Python SQLAlchemy: A Tutorial

Q: How do I connect to a database using SQLAlchemy?

To connect a database using SQLAlchemy, use create_engine() to define the connection string and establish a connection with the database.

Summary: SQLAlchemy is a Python library that lets developers interact with relational databases using Python syntax. This tutorial covers connecting to databases, querying data, filtering results, performing joins, and inserting, updating or deleting records with SQLAlchemy Core.

We often encounter data as relational databases. We would generally need to write raw SQL queries, pass them to the database engine and parse the returned results as a normal array of records to work with them.

What Is Python SQLAlchemy?

Python SQLAlchemy is a database toolkit that provides users with a Pythonic way of interacting with relational databases. The program allows users to write data queries in Python rather than having to navigate the differences between specific dialects of SQL, like MySQL, PostgreSQL and Oracle, which can make workflows more efficient and streamlined.

Stored data>
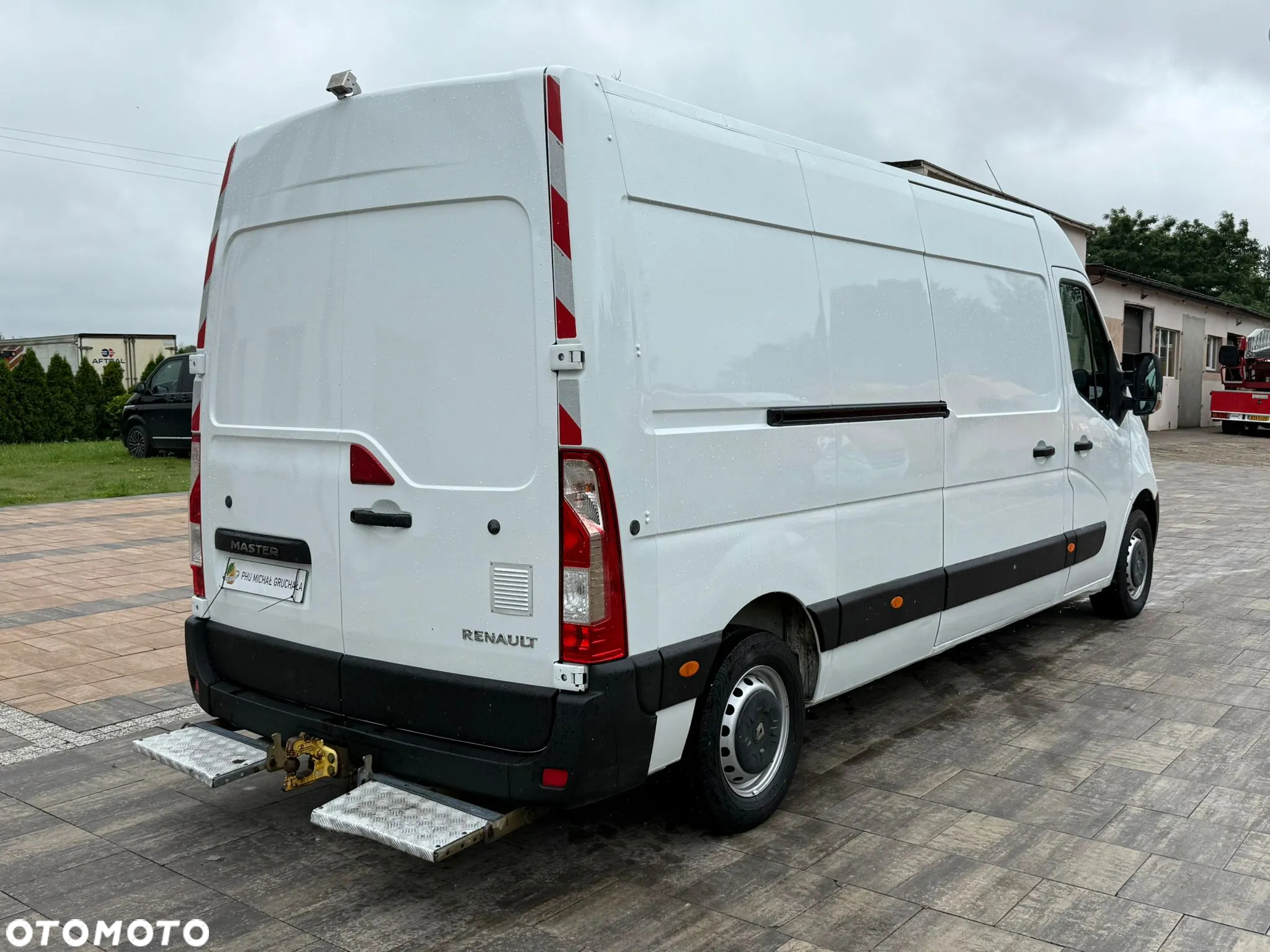 Renault Master - 8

Your tasks>
1. List the specific SQL dialects named in the SQLAlchemy tutorial.
2. Pick up the SQLAlchemy tutorial after its final sentence and write the next part.

Solved tasks>
1. MySQL, PostgreSQL, Oracle

2.
SQLAlchemy provides a “Pythonic” way of interacting with those databases. Rather than dealing with the differences between specific dialects of traditional SQL, such as MySQL, PostgreSQL or Oracle, you can leverage the Pythonic framework of SQLAlchemy to streamline your workflow and more efficiently query your data.

A tutorial on the basics of Python SQLAlchemy. | Video: Ssali Jonathan

How to Use Python SQLAlchemy

Installing the Package

pip install sqlalchemy

Connecting to a Database

To start interacting with the database, we first need to establish a connection.

import sqlalchemy as db
engine = db.create_engine('dialect+driver://user:pass@host:port/db')

Viewing Table Details

SQLAlchemy can be used to automatically load tables from a database using reflection. Reflection is the process of reading the database and building the metadata based on that information.

For example:

import sqlalchemy as db

engine = db.create_engine('sqlite:///census.sqlite')
connection = engine.connect()
metadata = db.MetaData()
census = db.Table('census', metadata, autoload_with=engine)

# Print the column names
print(census.columns.keys())

['state', 'sex', 'age', 'pop2000', 'pop2008']

# Print full table metadata
print(repr(metadata.tables['census']))

Table('census', MetaData(bind=None), Column('state', VARCHAR(length=30), table=), Column('sex', VARCHAR(length=1), table=), Column('age', INTEGER(), table=), Column('pop2000', INTEGER(), table=), Column('pop2008', INTEGER(), table=), schema=None)

Querying

Table and MetaData have already been imported. The metadata is available as metadata.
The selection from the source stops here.